Policy Regarding Qualifications of Directors

The Nominating and Governance Committee (the "Committee") of Myriad Genetics, Inc. (the "Company") believes that members of the Company's Board of Directors (the "Board") must possess certain basic personal and professional qualities in order to properly discharge their fiduciary duties to shareholders, provide effective oversight of the management of the Company and monitor the Company's adherence to principles of sound corporate governance. It is therefore the policy of the Committee that all persons nominated to serve as a director of the Company should possess the minimum qualifications described in this Policy. These are only threshold criteria, however, and the Committee will also consider the contributions that a candidate can be expected to make to the collective functioning of the Board based upon the totality of the candidate's credentials, experience and expertise, the composition of the Board at the time, and other relevant circumstances. The goal is to have a diverse Board representing various business experience and acumen in a variety of disciplines, with particular experience in those areas that are material and relevant to the Company's business activities. This Policy may be modified by the Committee from time to time.

  1. Integrity and Ethical Values. Candidates should possess the highest personal and professional standards of integrity and ethical values.

  2. Commitment. Candidates must be committed to promoting and enhancing the long term value of the Company for its shareholders.

  3. Absence of Conflicts of Interest. Candidates should not have any interests that would materially impair his or her ability to (i) exercise independent judgment, or (ii) otherwise discharge the fiduciary duties owed as a director to the Company and its shareholders.

  4. Fair and Equal Representation. Candidates must be able to represent fairly and equally all shareholders of the Company without favoring or advancing any particular shareholder or other constituency of the Company.

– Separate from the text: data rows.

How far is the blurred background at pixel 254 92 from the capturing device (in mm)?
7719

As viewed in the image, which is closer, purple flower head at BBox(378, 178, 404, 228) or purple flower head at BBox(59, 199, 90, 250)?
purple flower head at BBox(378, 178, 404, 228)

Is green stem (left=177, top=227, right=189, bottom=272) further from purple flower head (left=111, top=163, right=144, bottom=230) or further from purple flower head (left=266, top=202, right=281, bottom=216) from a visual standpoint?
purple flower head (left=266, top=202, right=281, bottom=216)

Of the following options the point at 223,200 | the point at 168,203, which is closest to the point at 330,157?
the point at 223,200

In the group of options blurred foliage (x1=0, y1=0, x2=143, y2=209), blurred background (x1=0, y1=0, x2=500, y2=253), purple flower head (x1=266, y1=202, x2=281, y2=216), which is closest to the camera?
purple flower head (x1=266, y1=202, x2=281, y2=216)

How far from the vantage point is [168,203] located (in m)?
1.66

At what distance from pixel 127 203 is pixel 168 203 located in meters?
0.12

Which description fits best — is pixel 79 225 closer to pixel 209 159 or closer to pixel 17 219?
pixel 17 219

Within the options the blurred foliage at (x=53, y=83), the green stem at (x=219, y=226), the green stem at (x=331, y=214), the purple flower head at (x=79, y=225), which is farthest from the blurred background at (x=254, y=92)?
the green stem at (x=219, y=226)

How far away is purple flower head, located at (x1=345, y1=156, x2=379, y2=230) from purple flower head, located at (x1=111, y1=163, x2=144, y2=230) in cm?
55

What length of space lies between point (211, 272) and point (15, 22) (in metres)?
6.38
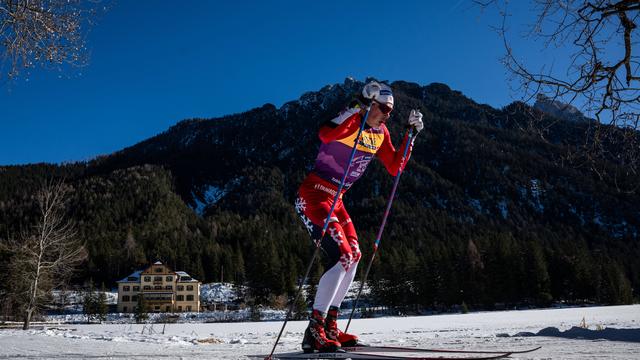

  5. Achievement. Candidates must have demonstrated achievement in one or more fields of business, professional, governmental, community, scientific or educational endeavor, and possess mature and objective business judgment and expertise.

  6. Oversight. Candidates are expected to have sound judgment, derived from management or policy-making experience (which may be as an advisor or consultant), that demonstrates an ability to function effectively in an oversight role.

  7. Business Understanding. Candidates must have a general appreciation regarding major issues facing public companies of a size and operational scope similar to the Company. These include:
    • contemporary governance concerns;
    • regulatory obligations of a public issuer;
    • strategic business planning;
    • competition in a global economy; and
    • basic concepts of corporate accounting and finance.

  8. Available Time. Candidates must have, and be prepared to devote, adequate time to the Board and its committees. It is expected that each candidate will be able to arrange their business and professional commitments, including service on the boards of other companies and organizations, so that they are available to attend the meetings of the Company's Board and any committees on which they serve, as well as the Company's annual meeting of shareholders.

  9. Board Policies. The candidate's election must not conflict with any applicable Board Policies.

  10. Limited Exceptions. Under exceptional and limited circumstances, the Committee may approve the candidacy of a nominee who does not satisfy all of these requirements if it believes the service of such nominee is in the best interests of the Company and its shareholders.

  11. Additional Qualifications. In approving candidates for election as director, the Committee will also assure that:
    • at least a majority of the directors serving at any time on the Board are independent, as defined under the rules of the NASDAQ stock market;
    • at least three of the directors satisfy the financial literacy requirements required for service on the audit committee under the rules of the NASDAQ stock market;
    • at least one of the directors qualifies as an audit committee financial expert under the rules of the Securities and Exchange Commission;
    • at least some of the independent directors have experience as senior executives of a public or substantial private company; and
    • the independent directors should have general familiarity with an industry or industries in which the Company conducts a substantial portion of its business or in related industries.